The constitution doesn’t make any explicit pronouncements regarding policy changes in the interim budget. It does however mention ‘vote on account’ in Article 116. The government, if it presents a vote on account, would be limited in its announcements as per the constitution. As Datar and Unnikrishnan state – “If the government decides to present a vote on account, instead of an interim budget, there is an express prohibition against making any major policy changes.”
Pitch to voters
Interim budgets are often de facto manifestos for upcoming elections. It’s also a chance for the incumbent government to present to the people a retrospective of the past five years – a report card of its performance. In the past, the opposition has crticized the interim budgets presented and this time will be no different.

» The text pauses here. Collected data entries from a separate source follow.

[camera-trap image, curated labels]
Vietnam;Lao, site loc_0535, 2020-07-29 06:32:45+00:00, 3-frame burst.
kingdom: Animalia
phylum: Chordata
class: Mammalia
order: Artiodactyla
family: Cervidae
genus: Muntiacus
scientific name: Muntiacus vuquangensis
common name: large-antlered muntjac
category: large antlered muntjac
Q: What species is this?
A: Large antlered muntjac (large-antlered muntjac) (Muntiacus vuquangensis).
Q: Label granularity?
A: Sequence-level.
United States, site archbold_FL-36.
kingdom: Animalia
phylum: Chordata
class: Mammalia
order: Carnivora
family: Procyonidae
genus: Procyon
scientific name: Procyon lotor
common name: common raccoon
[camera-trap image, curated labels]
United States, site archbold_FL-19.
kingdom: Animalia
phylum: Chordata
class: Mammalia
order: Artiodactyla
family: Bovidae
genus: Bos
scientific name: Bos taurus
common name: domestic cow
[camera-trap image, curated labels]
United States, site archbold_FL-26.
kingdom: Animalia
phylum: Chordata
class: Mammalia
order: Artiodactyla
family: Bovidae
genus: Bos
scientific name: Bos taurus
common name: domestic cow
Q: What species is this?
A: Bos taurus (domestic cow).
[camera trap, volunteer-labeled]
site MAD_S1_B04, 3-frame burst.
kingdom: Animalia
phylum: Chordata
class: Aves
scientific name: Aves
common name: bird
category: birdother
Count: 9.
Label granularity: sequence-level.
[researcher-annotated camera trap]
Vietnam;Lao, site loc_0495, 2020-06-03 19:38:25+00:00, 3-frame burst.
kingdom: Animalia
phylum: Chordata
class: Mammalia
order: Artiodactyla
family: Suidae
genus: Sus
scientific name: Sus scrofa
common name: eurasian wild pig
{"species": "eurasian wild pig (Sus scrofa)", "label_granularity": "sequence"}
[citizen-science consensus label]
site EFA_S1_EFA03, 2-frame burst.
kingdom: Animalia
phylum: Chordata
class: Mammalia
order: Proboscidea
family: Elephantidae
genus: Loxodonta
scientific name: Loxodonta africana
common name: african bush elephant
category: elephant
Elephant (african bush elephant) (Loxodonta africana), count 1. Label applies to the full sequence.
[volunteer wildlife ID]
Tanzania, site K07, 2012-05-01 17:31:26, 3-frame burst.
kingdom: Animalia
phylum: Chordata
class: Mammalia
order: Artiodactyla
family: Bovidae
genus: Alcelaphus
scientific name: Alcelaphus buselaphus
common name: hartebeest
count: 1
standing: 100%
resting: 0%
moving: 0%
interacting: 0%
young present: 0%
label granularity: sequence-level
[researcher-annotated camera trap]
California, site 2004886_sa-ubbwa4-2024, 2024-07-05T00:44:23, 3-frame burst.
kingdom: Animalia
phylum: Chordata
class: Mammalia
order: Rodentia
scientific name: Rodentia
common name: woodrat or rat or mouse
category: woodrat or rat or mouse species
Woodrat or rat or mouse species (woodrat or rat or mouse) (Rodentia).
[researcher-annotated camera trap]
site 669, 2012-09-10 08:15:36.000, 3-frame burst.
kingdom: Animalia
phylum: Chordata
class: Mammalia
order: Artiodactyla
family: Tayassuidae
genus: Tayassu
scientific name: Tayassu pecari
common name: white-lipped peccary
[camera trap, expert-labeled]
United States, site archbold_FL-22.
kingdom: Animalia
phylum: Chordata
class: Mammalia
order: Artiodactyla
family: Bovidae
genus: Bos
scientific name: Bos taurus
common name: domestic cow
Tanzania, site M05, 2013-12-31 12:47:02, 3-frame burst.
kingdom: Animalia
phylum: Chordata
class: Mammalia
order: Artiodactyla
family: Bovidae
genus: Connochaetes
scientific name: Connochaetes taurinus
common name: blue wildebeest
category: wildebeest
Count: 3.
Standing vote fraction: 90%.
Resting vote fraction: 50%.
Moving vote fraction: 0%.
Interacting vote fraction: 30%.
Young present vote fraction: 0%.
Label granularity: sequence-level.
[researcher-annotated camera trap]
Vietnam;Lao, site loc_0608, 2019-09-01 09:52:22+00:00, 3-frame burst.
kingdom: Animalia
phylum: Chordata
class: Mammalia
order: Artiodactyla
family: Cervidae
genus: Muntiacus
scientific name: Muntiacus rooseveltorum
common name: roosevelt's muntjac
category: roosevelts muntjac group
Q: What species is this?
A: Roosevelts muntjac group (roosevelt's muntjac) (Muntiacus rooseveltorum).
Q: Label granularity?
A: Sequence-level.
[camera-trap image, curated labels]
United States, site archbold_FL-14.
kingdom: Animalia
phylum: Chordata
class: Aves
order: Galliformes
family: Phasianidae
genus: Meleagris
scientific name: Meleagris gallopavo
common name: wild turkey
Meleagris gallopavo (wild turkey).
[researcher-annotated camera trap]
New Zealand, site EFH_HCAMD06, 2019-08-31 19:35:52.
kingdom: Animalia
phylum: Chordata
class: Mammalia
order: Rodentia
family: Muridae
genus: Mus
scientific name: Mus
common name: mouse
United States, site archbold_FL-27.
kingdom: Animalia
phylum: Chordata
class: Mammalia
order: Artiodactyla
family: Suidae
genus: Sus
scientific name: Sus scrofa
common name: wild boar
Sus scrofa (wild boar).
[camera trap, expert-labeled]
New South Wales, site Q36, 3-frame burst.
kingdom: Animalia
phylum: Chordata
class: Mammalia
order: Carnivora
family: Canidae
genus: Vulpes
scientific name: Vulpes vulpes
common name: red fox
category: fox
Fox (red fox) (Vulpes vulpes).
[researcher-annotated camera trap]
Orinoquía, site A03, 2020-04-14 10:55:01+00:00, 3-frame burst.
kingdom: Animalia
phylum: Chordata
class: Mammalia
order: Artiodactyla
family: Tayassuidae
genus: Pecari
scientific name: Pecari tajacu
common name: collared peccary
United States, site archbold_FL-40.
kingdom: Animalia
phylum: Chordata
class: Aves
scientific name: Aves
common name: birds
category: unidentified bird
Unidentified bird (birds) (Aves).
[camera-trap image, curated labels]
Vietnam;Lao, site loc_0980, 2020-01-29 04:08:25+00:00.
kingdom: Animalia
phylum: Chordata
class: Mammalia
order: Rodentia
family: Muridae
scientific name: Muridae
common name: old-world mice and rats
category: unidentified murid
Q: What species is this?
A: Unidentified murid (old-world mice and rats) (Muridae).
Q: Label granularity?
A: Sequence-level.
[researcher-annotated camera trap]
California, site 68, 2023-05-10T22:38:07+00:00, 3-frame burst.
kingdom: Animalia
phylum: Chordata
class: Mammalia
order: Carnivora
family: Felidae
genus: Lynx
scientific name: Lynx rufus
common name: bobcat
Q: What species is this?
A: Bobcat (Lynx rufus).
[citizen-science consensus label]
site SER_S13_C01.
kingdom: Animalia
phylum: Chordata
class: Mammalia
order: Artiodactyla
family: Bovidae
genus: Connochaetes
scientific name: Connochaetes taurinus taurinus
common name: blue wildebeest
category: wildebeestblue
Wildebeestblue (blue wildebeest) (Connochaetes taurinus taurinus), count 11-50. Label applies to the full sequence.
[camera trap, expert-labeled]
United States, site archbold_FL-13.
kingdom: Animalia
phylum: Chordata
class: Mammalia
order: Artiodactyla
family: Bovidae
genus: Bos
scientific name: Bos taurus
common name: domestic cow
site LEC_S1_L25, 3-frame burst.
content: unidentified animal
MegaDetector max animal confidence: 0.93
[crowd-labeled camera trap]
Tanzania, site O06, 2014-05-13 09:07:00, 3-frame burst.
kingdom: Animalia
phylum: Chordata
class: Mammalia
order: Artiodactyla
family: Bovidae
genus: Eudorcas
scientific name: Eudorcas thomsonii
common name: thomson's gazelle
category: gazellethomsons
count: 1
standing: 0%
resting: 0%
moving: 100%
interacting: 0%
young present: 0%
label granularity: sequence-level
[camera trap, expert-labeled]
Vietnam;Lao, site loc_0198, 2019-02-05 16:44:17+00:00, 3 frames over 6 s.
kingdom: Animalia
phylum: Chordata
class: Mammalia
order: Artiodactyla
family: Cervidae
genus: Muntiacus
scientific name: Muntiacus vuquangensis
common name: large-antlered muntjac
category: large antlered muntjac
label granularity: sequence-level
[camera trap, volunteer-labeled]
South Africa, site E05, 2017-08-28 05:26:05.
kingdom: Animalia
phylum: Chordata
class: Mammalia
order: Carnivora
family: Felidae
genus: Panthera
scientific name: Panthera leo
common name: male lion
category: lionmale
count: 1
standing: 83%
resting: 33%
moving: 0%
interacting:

In the past, interim budgets have been presented as a pitch to voters to secure another term for the government. In 1995-96, Manmohan Singh in presenting the interim budget presented a confident tone referring to ‘a friendly hand’ to help the nation move forward. In a similar vein, Pranab Mukherjee, said in part, “I have no doubt that when the time comes, our people will recognize the hand that made it all possible.”
For Piyush Goyal and the government, the pitch to voters will surely be there. Former finance minister Arun Jaitley has hinted at certain measured needs to be taken to ease distress among farmers. The middle class might also be hoping for some relief. The restrictions of tradition will play a role in how Goyal and company present the interim, budget, but more importantly it will influence the contents.